One annoying thing about this binary is many variables are reused for different scenarios, making my variable names useless at different parts of the code 😩.

gef commands that I seldom use, trace-run and memory are quite helpful in understanding the binary better.

gdb script to brute force

At first I didn’t want to reimplement the whole program in C++ so decided to write a GDB script to brute force it. Because the only slow part is the nth-permutation part, I could dump the original key stream from memory and rearrange it myself. Unfortunately it was too slow…

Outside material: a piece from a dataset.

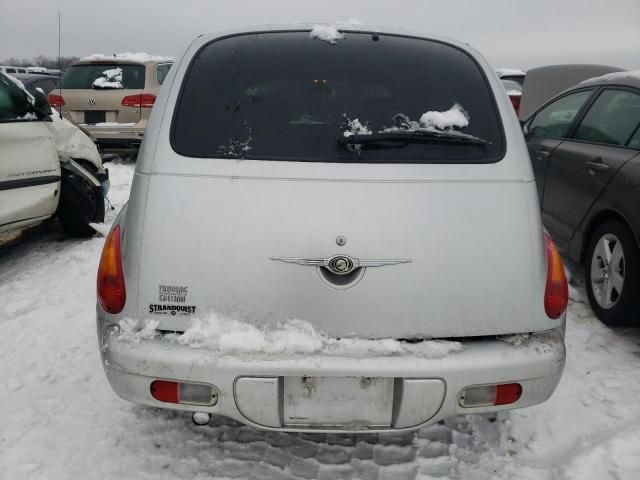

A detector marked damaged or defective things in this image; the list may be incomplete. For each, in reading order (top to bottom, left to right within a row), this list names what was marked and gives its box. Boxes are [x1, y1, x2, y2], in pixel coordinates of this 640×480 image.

damaged white car [0, 71, 107, 244]
damaged white car [97, 24, 568, 434]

# gdb -q -ex "source dump_keys.py" -ex quit ./suicune

def enable_redirect_output():
    """Redirect all GDB output to `to_file` parameter. By default, `to_file` redirects to `/dev/null`."""
    gdb.execute("set logging overwrite")
    gdb.execute("set logging file {:s}".format("dumped.txt"))
    gdb.execute("set logging redirect on")
    gdb.execute("set logging on")
    return

def disable_redirect_output():
    """Disable the output redirection, if any."""
    gdb.execute("set logging off")
    gdb.execute("set logging redirect off")
    return

gdb.execute('gef config context.enable 0')
gdb.execute('pie break *0xcb60')

target = [0x04, 0xdd, 0x5a, 0x70, 0xfa, 0xea]
# target = [0x0e, 0x0c]

for key in range(1, 2):
    flag = b"dani"
    size = 4
    gdb.execute('pie run {:s} {:d}'.format(flag.decode(), key))

    s = flag.ljust(size)

    print(key)

    for _ in range(16):
        addr = int(gdb.execute('p *(void**)($r14+0x10)', to_string=True).split()[-1], 16)
        keys = list(read_memory(addr, size))
        keys = sorted(keys)[::-1]

        print([hex(k) for k in keys])
        
        s = [s[i] ^ keys[i] for i in range(len(s))][::-1]

        print([hex(c) for c in s])
        gdb.execute('c')

    print(key)
    print([hex(c) for c in s])

    if target == s[:len(flag)]:
        print ("!!!!!!!!!!!!")
        print ("!!!!!!!!!!!!")
        print ("!!!!!!!!!!!!")
        print ("!!!!!!!!!!!!")
        print ("FOUND KEY")
        print(key)
        print ("!!!!!!!!!!!!")
        print ("!!!!!!!!!!!!")
        print ("!!!!!!!!!!!!")
        print ("!!!!!!!!!!!!")
        break

gdb commands to help while reversing

At the start of reversing, as mentioned earlier, I wanted to identify the parts of the code that matter. One way I tried was to automate stepping through the code until certain bytes such as the output is in memory. Honestly this wasn’t really useful in the end…

Another thing I tried to do was automate stepping through the instructions and print out the addresses to see which loop was taking forever to complete. This was kind of helpful.

def clear_printed():
    global printed
    printed = ""

def new_print(msg):
    global printed
    printed += msg + "\n"
    # print(msg)

def get_printed():
    global printed
    return printed

class StepTilFind(GenericCommand):
    """Step until find a pattern"""

    _cmdline_ = "stf"
    _syntax_  = "{:s} PATTERN".format(_cmdline_)

    @only_if_gdb_running
    def do_invoke(self, argv):
        argc = len(argv)
        if argc != 1:
            info(str(argc))
            self.usage()
            return

        pattern = argv[0]
        old_print = globals()['gef_print']
        globals()['gef_print'] = new_print

        while gef_current_instruction(current_arch.pc).mnemonic != "ret":
            clear_printed()
            gdb.execute("grep {:s}".format(pattern))
            if "In" in get_printed():
                break
            gdb.execute("ni")

        globals()['gef_print'] = old_print

        return

class TraceTilRet(GenericCommand):
    """Trace until return"""

    _cmdline_ = "ttr"
    _syntax_  = "{:s}".format(_cmdline_)

    @only_if_gdb_running
    def do_invoke(self, argv):
        hide_context()

        out_file = open("trace.txt", "w")
        base = int(gdb.execute("p $_pie()", to_string=True).split()[2], 16)

        while gef_current_instruction(current_arch.pc).mnemonic != "ret":
            gdb.execute("ni")

            remark = ""
            if gef_current_instruction(current_arch.pc).mnemonic[0] == "j":
                remark = "branch"

            out_file.write("{:x} ({:s})\n".format(current_arch.pc - base, remark))

        out_file.close()

        unhide_context()
        return

if __name__ == "__main__":
    register_external_command(StepTilFind())
    register_external_command(TraceTilRet())

I guess these scripts I made helped me better understand the binary in some way, otherwise they were a waste of time.